With all that said I would concur that the specification for any of the NIC.CZ product lines should mention the chip sets utilised aside from the SoC, it would certainly be helpful, and perhaps even a link to the chip sets’ manufacturer data sheet (if publicly available).
It should not be required having to dig into the distro’s source code to infer such information and thus saving from having to start a thread in the forum and/or send emails to support.

[a] internal bandwidth can handle all the port bandwidths, at the same time, at full capacity

[2] https://www.marvell.com/switching/assets/LinkStreet_88E6390X_FINAL2.pdf

Yes, though outlined for the TO platform the underlying principle is the same as mentioned here [3]

Suppose this meant in the context of multi-homing?

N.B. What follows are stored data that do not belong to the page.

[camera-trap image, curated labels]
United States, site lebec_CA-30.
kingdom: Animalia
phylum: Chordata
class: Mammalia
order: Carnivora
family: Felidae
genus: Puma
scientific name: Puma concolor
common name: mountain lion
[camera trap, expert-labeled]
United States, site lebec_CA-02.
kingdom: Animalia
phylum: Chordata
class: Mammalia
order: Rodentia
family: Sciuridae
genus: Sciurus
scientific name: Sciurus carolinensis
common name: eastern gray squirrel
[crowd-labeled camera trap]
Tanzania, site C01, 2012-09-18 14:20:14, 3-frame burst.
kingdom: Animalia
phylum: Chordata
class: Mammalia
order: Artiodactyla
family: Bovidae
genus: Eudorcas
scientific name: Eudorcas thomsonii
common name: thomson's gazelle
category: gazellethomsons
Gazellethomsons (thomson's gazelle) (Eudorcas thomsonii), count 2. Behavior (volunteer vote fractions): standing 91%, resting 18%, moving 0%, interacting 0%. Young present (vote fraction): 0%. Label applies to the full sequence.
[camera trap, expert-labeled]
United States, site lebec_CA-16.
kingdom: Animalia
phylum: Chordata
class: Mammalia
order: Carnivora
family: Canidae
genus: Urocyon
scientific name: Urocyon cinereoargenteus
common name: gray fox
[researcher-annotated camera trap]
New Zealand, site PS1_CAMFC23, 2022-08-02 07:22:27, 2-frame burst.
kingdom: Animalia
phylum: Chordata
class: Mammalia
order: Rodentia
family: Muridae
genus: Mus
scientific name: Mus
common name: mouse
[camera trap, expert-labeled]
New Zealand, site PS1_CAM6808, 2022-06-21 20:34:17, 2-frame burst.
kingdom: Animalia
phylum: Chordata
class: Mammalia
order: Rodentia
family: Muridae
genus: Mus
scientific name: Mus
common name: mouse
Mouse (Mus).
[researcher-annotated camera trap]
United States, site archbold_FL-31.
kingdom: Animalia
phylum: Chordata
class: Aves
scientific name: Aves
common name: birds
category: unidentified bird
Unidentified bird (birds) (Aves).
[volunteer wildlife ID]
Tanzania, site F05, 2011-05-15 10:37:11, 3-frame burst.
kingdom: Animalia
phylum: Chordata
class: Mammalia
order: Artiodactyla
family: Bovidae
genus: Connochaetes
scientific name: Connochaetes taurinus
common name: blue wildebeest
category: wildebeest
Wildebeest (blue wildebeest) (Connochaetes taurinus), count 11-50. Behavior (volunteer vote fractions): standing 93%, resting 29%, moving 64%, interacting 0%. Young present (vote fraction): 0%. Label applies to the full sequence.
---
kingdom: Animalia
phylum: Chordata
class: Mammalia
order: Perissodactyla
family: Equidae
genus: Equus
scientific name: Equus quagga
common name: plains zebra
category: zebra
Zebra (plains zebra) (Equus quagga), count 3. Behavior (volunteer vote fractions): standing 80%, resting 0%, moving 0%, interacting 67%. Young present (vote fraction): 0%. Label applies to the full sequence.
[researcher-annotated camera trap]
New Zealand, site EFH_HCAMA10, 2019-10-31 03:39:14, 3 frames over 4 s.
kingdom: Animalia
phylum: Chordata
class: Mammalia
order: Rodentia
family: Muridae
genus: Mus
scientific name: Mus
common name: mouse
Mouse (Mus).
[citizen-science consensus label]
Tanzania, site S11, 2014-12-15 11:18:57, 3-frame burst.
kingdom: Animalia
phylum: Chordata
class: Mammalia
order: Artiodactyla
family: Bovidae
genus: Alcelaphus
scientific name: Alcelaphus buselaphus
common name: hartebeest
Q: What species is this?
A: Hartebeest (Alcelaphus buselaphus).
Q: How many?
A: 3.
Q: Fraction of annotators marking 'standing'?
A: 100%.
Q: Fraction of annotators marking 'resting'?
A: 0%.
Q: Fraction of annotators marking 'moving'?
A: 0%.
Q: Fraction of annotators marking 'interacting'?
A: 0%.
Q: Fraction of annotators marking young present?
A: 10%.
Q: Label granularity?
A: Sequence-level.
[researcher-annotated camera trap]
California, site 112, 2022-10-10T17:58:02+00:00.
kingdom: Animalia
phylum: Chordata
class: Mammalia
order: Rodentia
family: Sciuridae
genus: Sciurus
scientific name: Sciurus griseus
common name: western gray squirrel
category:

In which case modules C or E should suffice but would require some VLAN and Firewall configuration and perhaps bonding (not sure whether that works on the MOX) or packages like mwan3 or vpn-policy-routing
It would take its share on the bandwidth throughput on the links crossing the border between the modules and add to the CPU load.

if you connect MOX D and use it as a WAN, then your traffic has to go through the switch(es) to the CPU, get natted/filtered/routed there and go through the switch(es) back to the final destination.

Contrary to the crypto chip in the TO that just provides secure seeds for cryptographic operations this SoC features:

  • High-performance security offload engine including IPSec, SSL, DTLS, and IKE

That should work by building a VLAN trunk between the two modules. The potential drawback could be that if the ethernet port on the A module is not driven by DSA then the trunk could only only be achieved with driver-level (802.1Q VLAN Support) tagging on the A module and thus costing CPU cycles.

Well, documentation states only

The MOX D module contains an SFP connector for an optical connection

Which would be an odd limitation if that is really the case. On the TO I got a VDSL modem working in the SFP cage.